Posted by arbrealettres sur 27 mars 2020



 

LES RUINES DE MEXICO
(ÉLÉGIE DU RETOUR)

1
Absurde est la matière qui s’écroule,
la matière pénétrée de vide, la creuse.
Non : la matière ne se détruit pas,
la forme que nous lui donnons se désagrège,
nos oeuvres se réduisent en miettes.

2
La terre tourne, entretenue par le feu.
Elle dort sur une poudrière.
Elle porte en son sein un bûcher
un enfer solide
qui soudain se transforme en abîme.

3
La pierre profonde bat dans son gouffre.
En se dépétrifiant, elle rompt son pacte
avec l’immobilité et se transforme
en bélier de la mort.

4
De l’intérieur vient le coup,
la morne cavalcade,
l’éclatement de l’invisible, l’explosion
de ce que nous supposons immobile
et qui pourtant bouillonne sans cesse.

5
L’enfer se dresse pour noyer la terre.
Le Vésuve éclate de l’intérieur.
La bombe monte au lieu de descendre.
L’éclair jaillit d’un puits de ténèbres.

6
Il monte du fond, le vent de la mort.
Le monde tressaille en fracas de mort.
La terre sort de ses gonds de mort.
Comme une fumée secrète avance la mort.
De sa prison profonde s’échappe la mort.
Du plus profond et du plus trouble jaillit la mort.

7
Le jour devient nuit,
la poussière est soleil
et le fracas remplit tout.

8
Ainsi soudain se casse ce qui est ferme,
béton et fer deviennent mouvants,
l’asphalte se déchire, la ville et la vie
s’écroulent. La planète triomphe
contre les projets de ses envahisseurs.

9
La maison qui protégeait contre la nuit et le froid,
la violence et l’intempérie,
le désamour, la faim et la soif
se transforme en gibet et en cercueil.
Le survivant reste emprisonné
dans le sable et les filets de la profonde asphyxie.

10
C’est seulement quand il nous manque, qu’on apprécie l’air.
Seulement quand nous sommes attrapés comme le poisson
dans les filets de l’asphyxie. Il n’y a pas de trous
pour retourner à la mer d’oxygène
où nous nous déplacions en liberté.
Le double poids de l’horreur et de la terreur
nous a sortis
de l’eau de la vie.

Seulement dans le confinement nous comprenons
que vivre c’est avoir de l’espace.
Il fut un temps
heureux où nous pouvions bouger,
sortir, entrer, nous lever, nous asseoir.

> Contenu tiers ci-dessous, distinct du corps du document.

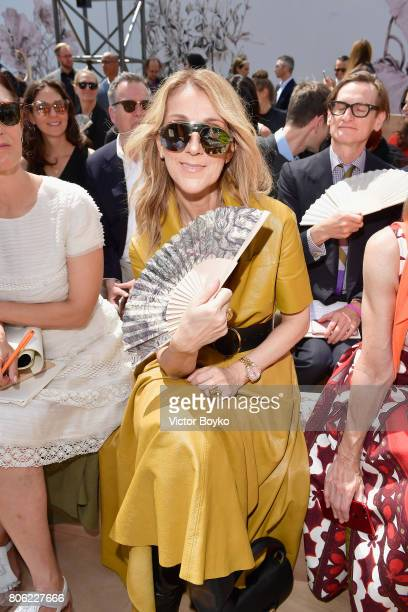 Celine Dion attends the Christian Dior Haute Couture Fall/Winter 20172018 show as part of Haute Couture Paris Fashion Week on July 3 2017 in Paris...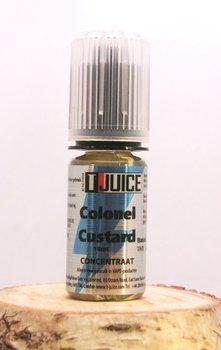 Tjuice - Colonel Custard 10ml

Maintenant tout s’est écroulé. Le monde
a fermé ses accès, ses fenêtres.
Aujourd’hui nous comprenons ce que signifie
cette terrible expression : enterrés vivants.

11
Le séisme arrive et devant lui plus rien
ne valent les prières et les supplications.
Il naît de son sein pour détruire
tout ce que nous avons mis à sa portée.
Il jaillit et se fait reconnaître à son oeuvre atroce.
La destruction est son unique langage.
Il veut être vénéré parmi les ruines.

12
Cosmos est chaos, mais nous ne le savions pas
ou nous n’arrivions pas à le comprendre.
La planète descend-elle en tournant
dans les abîmes de feu glacé ?
Tourne-t-elle ou tombe-t-elle cette terre ?
Le destin de la matière est-il dans cette chute infinie ?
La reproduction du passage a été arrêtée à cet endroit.